■ Extracted material

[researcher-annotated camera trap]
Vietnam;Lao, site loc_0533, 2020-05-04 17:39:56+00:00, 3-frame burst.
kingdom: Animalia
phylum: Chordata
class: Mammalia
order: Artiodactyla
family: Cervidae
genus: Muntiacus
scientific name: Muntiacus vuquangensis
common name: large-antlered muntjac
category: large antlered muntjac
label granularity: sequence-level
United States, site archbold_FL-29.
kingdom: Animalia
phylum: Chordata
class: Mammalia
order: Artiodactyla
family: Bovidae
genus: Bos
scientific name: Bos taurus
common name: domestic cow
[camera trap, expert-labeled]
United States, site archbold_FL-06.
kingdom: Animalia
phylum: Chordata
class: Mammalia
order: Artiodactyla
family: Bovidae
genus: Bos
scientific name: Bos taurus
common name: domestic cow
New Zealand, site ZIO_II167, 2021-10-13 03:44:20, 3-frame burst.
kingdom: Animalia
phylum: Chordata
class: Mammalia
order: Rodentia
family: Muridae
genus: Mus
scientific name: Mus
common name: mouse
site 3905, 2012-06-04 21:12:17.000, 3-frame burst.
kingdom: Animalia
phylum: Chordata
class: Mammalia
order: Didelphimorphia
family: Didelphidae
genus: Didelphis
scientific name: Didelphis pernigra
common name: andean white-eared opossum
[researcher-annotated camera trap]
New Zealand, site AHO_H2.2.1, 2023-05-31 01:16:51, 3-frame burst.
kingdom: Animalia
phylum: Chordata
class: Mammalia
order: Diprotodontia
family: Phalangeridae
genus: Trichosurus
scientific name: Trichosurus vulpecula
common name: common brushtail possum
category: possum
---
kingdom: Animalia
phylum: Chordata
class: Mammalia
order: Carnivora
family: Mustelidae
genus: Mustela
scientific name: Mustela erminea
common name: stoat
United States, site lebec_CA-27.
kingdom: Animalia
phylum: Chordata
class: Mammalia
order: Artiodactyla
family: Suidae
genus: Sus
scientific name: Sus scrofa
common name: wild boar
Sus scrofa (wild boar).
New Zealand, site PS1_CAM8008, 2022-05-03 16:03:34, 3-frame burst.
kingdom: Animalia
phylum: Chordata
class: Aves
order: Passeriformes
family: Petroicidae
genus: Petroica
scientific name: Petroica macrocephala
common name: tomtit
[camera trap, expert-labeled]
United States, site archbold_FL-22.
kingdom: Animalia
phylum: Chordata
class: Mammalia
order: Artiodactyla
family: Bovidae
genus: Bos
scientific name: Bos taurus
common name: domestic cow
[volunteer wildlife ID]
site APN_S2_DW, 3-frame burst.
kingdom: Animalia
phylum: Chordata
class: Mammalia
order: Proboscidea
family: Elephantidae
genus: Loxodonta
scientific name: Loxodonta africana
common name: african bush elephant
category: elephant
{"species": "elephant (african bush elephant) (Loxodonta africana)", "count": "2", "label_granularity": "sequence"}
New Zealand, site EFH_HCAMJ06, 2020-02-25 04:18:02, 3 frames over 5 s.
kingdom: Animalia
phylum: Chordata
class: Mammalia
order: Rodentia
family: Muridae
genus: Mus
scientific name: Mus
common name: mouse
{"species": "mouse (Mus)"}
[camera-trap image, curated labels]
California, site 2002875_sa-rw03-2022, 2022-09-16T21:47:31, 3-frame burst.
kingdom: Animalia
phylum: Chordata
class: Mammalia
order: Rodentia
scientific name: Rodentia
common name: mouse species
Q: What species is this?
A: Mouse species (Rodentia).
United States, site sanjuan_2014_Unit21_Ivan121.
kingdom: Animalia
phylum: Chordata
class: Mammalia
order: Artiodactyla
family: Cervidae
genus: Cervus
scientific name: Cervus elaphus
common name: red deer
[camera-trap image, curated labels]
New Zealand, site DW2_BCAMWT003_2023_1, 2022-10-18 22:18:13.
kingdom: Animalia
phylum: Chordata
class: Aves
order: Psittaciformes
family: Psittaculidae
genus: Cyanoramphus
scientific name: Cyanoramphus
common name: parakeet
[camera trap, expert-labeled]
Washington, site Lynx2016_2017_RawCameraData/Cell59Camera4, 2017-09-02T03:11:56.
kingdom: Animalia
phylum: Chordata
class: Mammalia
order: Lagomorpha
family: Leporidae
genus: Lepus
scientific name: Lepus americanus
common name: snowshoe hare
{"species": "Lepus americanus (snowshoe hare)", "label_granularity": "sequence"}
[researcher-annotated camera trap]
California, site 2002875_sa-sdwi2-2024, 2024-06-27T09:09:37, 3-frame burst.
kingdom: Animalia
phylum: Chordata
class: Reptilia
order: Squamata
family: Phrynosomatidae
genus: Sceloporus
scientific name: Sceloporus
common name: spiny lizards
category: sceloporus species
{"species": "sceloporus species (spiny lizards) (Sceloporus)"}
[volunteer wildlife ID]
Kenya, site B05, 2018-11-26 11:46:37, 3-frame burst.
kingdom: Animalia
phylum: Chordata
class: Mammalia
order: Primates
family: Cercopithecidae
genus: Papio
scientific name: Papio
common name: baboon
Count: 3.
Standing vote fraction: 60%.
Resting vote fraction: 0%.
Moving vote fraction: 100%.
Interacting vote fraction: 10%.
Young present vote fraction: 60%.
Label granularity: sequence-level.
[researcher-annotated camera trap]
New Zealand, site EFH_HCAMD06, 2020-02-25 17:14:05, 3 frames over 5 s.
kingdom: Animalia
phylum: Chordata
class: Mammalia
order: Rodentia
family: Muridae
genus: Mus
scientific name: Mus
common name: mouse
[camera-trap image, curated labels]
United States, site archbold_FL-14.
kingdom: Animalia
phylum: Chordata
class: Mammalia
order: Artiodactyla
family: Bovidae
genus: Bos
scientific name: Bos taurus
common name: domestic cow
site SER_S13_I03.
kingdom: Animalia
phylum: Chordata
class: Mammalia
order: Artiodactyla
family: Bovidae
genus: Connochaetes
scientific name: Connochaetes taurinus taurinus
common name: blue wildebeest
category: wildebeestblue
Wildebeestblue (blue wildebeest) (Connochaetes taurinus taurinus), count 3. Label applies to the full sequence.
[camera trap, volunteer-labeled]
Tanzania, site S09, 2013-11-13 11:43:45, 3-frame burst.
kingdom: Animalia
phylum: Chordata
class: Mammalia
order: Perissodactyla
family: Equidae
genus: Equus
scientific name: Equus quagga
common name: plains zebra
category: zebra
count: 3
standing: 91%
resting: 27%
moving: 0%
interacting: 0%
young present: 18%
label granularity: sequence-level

■ Exercise brief
Reproduce the full set of entries above exactly, without dropping a line.

■ Your response
[researcher-annotated camera trap]
Vietnam;Lao, site loc_0533, 2020-05-04 17:39:56+00:00, 3-frame burst.
kingdom: Animalia
phylum: Chordata
class: Mammalia
order: Artiodactyla
family: Cervidae
genus: Muntiacus
scientific name: Muntiacus vuquangensis
common name: large-antlered muntjac
category: large antlered muntjac
label granularity: sequence-level
United States, site archbold_FL-29.
kingdom: Animalia
phylum: Chordata
class: Mammalia
order: Artiodactyla
family: Bovidae
genus: Bos
scientific name: Bos taurus
common name: domestic cow
[camera trap, expert-labeled]
United States, site archbold_FL-06.
kingdom: Animalia
phylum: Chordata
class: Mammalia
order: Artiodactyla
family: Bovidae
genus: Bos
scientific name: Bos taurus
common name: domestic cow
New Zealand, site ZIO_II167, 2021-10-13 03:44:20, 3-frame burst.
kingdom: Animalia
phylum: Chordata
class: Mammalia
order: Rodentia
family: Muridae
genus: Mus
scientific name: Mus
common name: mouse
site 3905, 2012-06-04 21:12:17.000, 3-frame burst.
kingdom: Animalia
phylum: Chordata
class: Mammalia
order: Didelphimorphia
family: Didelphidae
genus: Didelphis
scientific name: Didelphis pernigra
common name: andean white-eared opossum
[researcher-annotated camera trap]
New Zealand, site AHO_H2.2.1, 2023-05-31 01:16:51, 3-frame burst.
kingdom: Animalia
phylum: Chordata
class: Mammalia
order: Diprotodontia
family: Phalangeridae
genus: Trichosurus
scientific name: Trichosurus vulpecula
common name: common brushtail possum
category: possum
---
kingdom: Animalia
phylum: Chordata
class: Mammalia
order: Carnivora
family: Mustelidae
genus: Mustela
scientific name: Mustela erminea
common name: stoat
United States, site lebec_CA-27.
kingdom: Animalia
phylum: Chordata
class: Mammalia
order: Artiodactyla
family: Suidae
genus: Sus
scientific name: Sus scrofa
common name: wild boar
Sus scrofa (wild boar).
New Zealand, site PS1_CAM8008, 2022-05-03 16:03:34, 3-frame burst.
kingdom: Animalia
phylum: Chordata
class: Aves
order: Passeriformes
family: Petroicidae
genus: Petroica
scientific name: Petroica macrocephala
common name: tomtit
[camera trap, expert-labeled]
United States, site archbold_FL-22.
kingdom: Animalia
phylum: Chordata
class: Mammalia
order: Artiodactyla
family: Bovidae
genus: Bos
scientific name: Bos taurus
common name: domestic cow
[volunteer wildlife ID]
site APN_S2_DW, 3-frame burst.
kingdom: Animalia
phylum: Chordata
class: Mammalia
order: Proboscidea
family: Elephantidae
genus: Loxodonta
scientific name: Loxodonta africana
common name: african bush elephant
category: elephant
{"species": "elephant (african bush elephant) (Loxodonta africana)", "count": "2", "label_granularity": "sequence"}
New Zealand, site EFH_HCAMJ06, 2020-02-25 04:18:02, 3 frames over 5 s.
kingdom: Animalia
phylum: Chordata
class: Mammalia
order: Rodentia
family: Muridae
genus: Mus
scientific name: Mus
common name: mouse
{"species": "mouse (Mus)"}
[camera-trap image, curated labels]
California, site 2002875_sa-rw03-2022, 2022-09-16T21:47:31, 3-frame burst.
kingdom: Animalia
phylum: Chordata
class: Mammalia
order: Rodentia
scientific name: Rodentia
common name: mouse species
Q: What species is this?
A: Mouse species (Rodentia).
United States, site sanjuan_2014_Unit21_Ivan121.
kingdom: Animalia
phylum: Chordata
class: Mammalia
order: Artiodactyla
family: Cervidae
genus: Cervus
scientific name: Cervus elaphus
common name: red deer
[camera-trap image, curated labels]
New Zealand, site DW2_BCAMWT003_2023_1, 2022-10-18 22:18:13.
kingdom: Animalia
phylum: Chordata
class: Aves
order: Psittaciformes
family: Psittaculidae
genus: Cyanoramphus
scientific name: Cyanoramphus
common name: parakeet
[camera trap, expert-labeled]
Washington, site Lynx2016_2017_RawCameraData/Cell59Camera4, 2017-09-02T03:11:56.
kingdom: Animalia
phylum: Chordata
class: Mammalia
order: Lagomorpha
family: Leporidae
genus: Lepus
scientific name: Lepus americanus
common name: snowshoe hare
{"species": "Lepus americanus (snowshoe hare)", "label_granularity": "sequence"}
[researcher-annotated camera trap]
California, site 2002875_sa-sdwi2-2024, 2024-06-27T09:09:37, 3-frame burst.
kingdom: Animalia
phylum: Chordata
class: Reptilia
order: Squamata
family: Phrynosomatidae
genus: Sceloporus
scientific name: Sceloporus
common name: spiny lizards
category: sceloporus species
{"species": "sceloporus species (spiny lizards) (Sceloporus)"}
[volunteer wildlife ID]
Kenya, site B05, 2018-11-26 11:46:37, 3-frame burst.
kingdom: Animalia
phylum: Chordata
class: Mammalia
order: Primates
family: Cercopithecidae
genus: Papio
scientific name: Papio
common name: baboon
Count: 3.
Standing vote fraction: 60%.
Resting vote fraction: 0%.
Moving vote fraction: 100%.
Interacting vote fraction: 10%.
Young present vote fraction: 60%.
Label granularity: sequence-level.
[researcher-annotated camera trap]
New Zealand, site EFH_HCAMD06, 2020-02-25 17:14:05, 3 frames over 5 s.
kingdom: Animalia
phylum: Chordata
class: Mammalia
order: Rodentia
family: Muridae
genus: Mus
scientific name: Mus
common name: mouse
[camera-trap image, curated labels]
United States, site archbold_FL-14.
kingdom: Animalia
phylum: Chordata
class: Mammalia
order: Artiodactyla
family: Bovidae
genus: Bos
scientific name: Bos taurus
common name: domestic cow
site SER_S13_I03.
kingdom: Animalia
phylum: Chordata
class: Mammalia
order: Artiodactyla
family: Bovidae
genus: Connochaetes
scientific name: Connochaetes taurinus taurinus
common name: blue wildebeest
category: wildebeestblue
Wildebeestblue (blue wildebeest) (Connochaetes taurinus taurinus), count 3. Label applies to the full sequence.
[camera trap, volunteer-labeled]
Tanzania, site S09, 2013-11-13 11:43:45, 3-frame burst.
kingdom: Animalia
phylum: Chordata
class: Mammalia
order: Perissodactyla
family: Equidae
genus: Equus
scientific name: Equus quagga
common name: plains zebra
category: zebra
count: 3
standing: 91%
resting: 27%
moving: 0%
interacting: 0%
young present: 18%
label granularity: sequence-level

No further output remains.